**Task**
Retype each of the following lines exactly, keeping the original wording, punctuation, and numbers.

**Raw data**

################

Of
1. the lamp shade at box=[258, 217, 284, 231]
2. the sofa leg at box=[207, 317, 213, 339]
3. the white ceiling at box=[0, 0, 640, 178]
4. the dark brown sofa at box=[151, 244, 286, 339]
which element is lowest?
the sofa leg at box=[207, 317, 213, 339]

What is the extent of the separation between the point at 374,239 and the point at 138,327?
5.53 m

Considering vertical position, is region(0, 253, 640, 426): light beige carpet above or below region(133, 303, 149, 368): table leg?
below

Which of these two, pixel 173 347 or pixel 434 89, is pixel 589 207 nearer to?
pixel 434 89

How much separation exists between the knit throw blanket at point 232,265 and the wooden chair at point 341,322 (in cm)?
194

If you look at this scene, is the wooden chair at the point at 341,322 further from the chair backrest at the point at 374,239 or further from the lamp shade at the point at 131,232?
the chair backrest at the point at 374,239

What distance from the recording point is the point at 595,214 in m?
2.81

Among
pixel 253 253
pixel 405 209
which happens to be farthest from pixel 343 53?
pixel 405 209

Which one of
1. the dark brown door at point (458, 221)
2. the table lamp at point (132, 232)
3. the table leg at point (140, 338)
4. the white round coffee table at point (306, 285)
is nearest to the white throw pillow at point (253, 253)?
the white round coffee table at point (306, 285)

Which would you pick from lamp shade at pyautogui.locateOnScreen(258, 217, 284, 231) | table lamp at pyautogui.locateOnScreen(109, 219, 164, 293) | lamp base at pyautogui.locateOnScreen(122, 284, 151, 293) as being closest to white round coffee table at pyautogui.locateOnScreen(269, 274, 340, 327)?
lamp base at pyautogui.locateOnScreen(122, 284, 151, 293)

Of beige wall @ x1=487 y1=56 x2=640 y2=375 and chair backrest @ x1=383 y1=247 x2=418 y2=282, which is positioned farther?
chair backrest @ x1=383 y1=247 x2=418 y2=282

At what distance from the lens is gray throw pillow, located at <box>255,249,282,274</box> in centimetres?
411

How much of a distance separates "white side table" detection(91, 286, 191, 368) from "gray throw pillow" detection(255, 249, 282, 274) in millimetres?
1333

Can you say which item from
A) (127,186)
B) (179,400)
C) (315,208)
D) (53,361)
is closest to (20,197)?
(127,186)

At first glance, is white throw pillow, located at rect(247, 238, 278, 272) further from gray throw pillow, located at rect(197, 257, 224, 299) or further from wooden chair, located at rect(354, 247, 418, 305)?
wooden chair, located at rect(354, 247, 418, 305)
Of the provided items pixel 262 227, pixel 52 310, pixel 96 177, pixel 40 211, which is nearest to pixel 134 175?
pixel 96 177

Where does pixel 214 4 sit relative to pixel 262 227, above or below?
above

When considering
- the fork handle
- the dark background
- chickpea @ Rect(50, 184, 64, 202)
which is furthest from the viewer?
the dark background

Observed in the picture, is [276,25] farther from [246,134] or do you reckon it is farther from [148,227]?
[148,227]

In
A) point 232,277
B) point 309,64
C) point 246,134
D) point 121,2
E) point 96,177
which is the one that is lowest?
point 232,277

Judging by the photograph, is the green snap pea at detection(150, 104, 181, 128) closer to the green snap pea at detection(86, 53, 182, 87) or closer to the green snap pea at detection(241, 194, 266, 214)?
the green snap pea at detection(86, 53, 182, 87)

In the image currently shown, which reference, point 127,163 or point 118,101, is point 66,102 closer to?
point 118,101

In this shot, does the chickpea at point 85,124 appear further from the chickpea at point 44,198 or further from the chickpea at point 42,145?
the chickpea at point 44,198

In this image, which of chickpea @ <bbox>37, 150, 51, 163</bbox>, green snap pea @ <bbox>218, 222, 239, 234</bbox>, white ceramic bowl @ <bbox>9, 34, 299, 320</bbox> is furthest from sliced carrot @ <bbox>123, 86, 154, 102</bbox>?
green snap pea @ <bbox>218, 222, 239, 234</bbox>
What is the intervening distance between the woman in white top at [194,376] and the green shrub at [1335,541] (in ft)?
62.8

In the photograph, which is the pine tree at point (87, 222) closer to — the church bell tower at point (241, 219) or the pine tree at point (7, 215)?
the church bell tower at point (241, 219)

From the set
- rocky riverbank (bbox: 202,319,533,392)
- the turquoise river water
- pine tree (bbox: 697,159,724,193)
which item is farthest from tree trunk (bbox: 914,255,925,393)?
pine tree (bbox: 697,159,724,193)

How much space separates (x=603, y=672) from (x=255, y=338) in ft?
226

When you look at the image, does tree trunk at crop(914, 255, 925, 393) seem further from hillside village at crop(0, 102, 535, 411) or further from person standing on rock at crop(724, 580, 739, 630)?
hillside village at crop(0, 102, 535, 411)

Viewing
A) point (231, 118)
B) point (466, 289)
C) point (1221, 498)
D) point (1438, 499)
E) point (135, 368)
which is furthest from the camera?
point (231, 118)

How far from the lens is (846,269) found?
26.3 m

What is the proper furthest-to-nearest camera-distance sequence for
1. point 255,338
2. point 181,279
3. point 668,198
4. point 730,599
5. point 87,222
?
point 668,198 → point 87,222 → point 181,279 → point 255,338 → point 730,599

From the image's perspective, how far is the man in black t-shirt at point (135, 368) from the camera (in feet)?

################

**Reply**
Of
1. the lamp shade at box=[258, 217, 284, 231]
2. the sofa leg at box=[207, 317, 213, 339]
3. the white ceiling at box=[0, 0, 640, 178]
4. the dark brown sofa at box=[151, 244, 286, 339]
which element is lowest?
the sofa leg at box=[207, 317, 213, 339]

What is the extent of the separation between the point at 374,239 and the point at 138,327?
5.53 m

Considering vertical position, is region(0, 253, 640, 426): light beige carpet above or below region(133, 303, 149, 368): table leg?
below

Which of these two, pixel 173 347 or pixel 434 89, is pixel 589 207 nearer to?
pixel 434 89

How much separation exists between the knit throw blanket at point 232,265 and the wooden chair at point 341,322 (in cm)?
194

If you look at this scene, is the wooden chair at the point at 341,322 further from the chair backrest at the point at 374,239 or further from the lamp shade at the point at 131,232?
the chair backrest at the point at 374,239

What distance from the recording point is the point at 595,214 in m?
2.81

Among
pixel 253 253
pixel 405 209
which happens to be farthest from pixel 343 53?
pixel 405 209

Which one of
1. the dark brown door at point (458, 221)
2. the table lamp at point (132, 232)
3. the table leg at point (140, 338)
4. the white round coffee table at point (306, 285)
is nearest to the white throw pillow at point (253, 253)?
the white round coffee table at point (306, 285)

Which would you pick from lamp shade at pyautogui.locateOnScreen(258, 217, 284, 231) | table lamp at pyautogui.locateOnScreen(109, 219, 164, 293) | lamp base at pyautogui.locateOnScreen(122, 284, 151, 293) as being closest to white round coffee table at pyautogui.locateOnScreen(269, 274, 340, 327)?
lamp base at pyautogui.locateOnScreen(122, 284, 151, 293)

Of beige wall @ x1=487 y1=56 x2=640 y2=375 and chair backrest @ x1=383 y1=247 x2=418 y2=282, which is positioned farther?
chair backrest @ x1=383 y1=247 x2=418 y2=282

At what distance from the lens is gray throw pillow, located at <box>255,249,282,274</box> in centimetres?
411

How much of a distance separates "white side table" detection(91, 286, 191, 368) from "gray throw pillow" detection(255, 249, 282, 274) in millimetres?
1333

Can you say which item from
A) (127,186)
B) (179,400)
C) (315,208)
D) (53,361)
is closest to (20,197)?
(127,186)

At first glance, is white throw pillow, located at rect(247, 238, 278, 272) further from gray throw pillow, located at rect(197, 257, 224, 299) or further from wooden chair, located at rect(354, 247, 418, 305)?
wooden chair, located at rect(354, 247, 418, 305)
Of the provided items pixel 262 227, pixel 52 310, pixel 96 177, pixel 40 211, which is nearest to pixel 134 175?
pixel 96 177

Where does pixel 214 4 sit relative to pixel 262 227, above or below?
above

When considering
- the fork handle
- the dark background
- chickpea @ Rect(50, 184, 64, 202)
which is furthest from the viewer?
the dark background

Observed in the picture, is [276,25] farther from [246,134] or do you reckon it is farther from [148,227]?
[148,227]

In
A) point 232,277
B) point 309,64
C) point 246,134
D) point 121,2
E) point 96,177
which is the one that is lowest?
point 232,277

Judging by the photograph, is the green snap pea at detection(150, 104, 181, 128) closer to the green snap pea at detection(86, 53, 182, 87) or closer to the green snap pea at detection(241, 194, 266, 214)?
the green snap pea at detection(86, 53, 182, 87)

In the image currently shown, which reference, point 127,163 or point 118,101, is point 66,102 closer to?
point 118,101

In this shot, does the chickpea at point 85,124 appear further from the chickpea at point 44,198 or further from the chickpea at point 42,145?
the chickpea at point 44,198

In this image, which of chickpea @ <bbox>37, 150, 51, 163</bbox>, green snap pea @ <bbox>218, 222, 239, 234</bbox>, white ceramic bowl @ <bbox>9, 34, 299, 320</bbox> is furthest from sliced carrot @ <bbox>123, 86, 154, 102</bbox>?
green snap pea @ <bbox>218, 222, 239, 234</bbox>
What is the intervening distance between the woman in white top at [194,376] and the green shrub at [1335,541] (in ft)?
62.8

In the photograph, which is the pine tree at point (87, 222) closer to — the church bell tower at point (241, 219) or the pine tree at point (7, 215)?
the church bell tower at point (241, 219)

From the set
- rocky riverbank (bbox: 202,319,533,392)
- the turquoise river water
- pine tree (bbox: 697,159,724,193)
which item is farthest from tree trunk (bbox: 914,255,925,393)?
pine tree (bbox: 697,159,724,193)

How much space separates (x=603, y=672) from (x=255, y=338) in ft?
226

When you look at the image, does tree trunk at crop(914, 255, 925, 393) seem further from hillside village at crop(0, 102, 535, 411) or further from person standing on rock at crop(724, 580, 739, 630)?
hillside village at crop(0, 102, 535, 411)

Viewing
A) point (231, 118)
B) point (466, 289)
C) point (1221, 498)
D) point (1438, 499)
E) point (135, 368)
which is furthest from the camera?
point (231, 118)

How far from the lens is (846,269) found?
26.3 m

What is the proper furthest-to-nearest camera-distance sequence for
1. point 255,338
2. point 181,279
3. point 668,198
4. point 730,599
5. point 87,222
?
point 668,198 → point 87,222 → point 181,279 → point 255,338 → point 730,599

From the image's perspective, how far is the man in black t-shirt at point (135, 368) from the camera (in feet)?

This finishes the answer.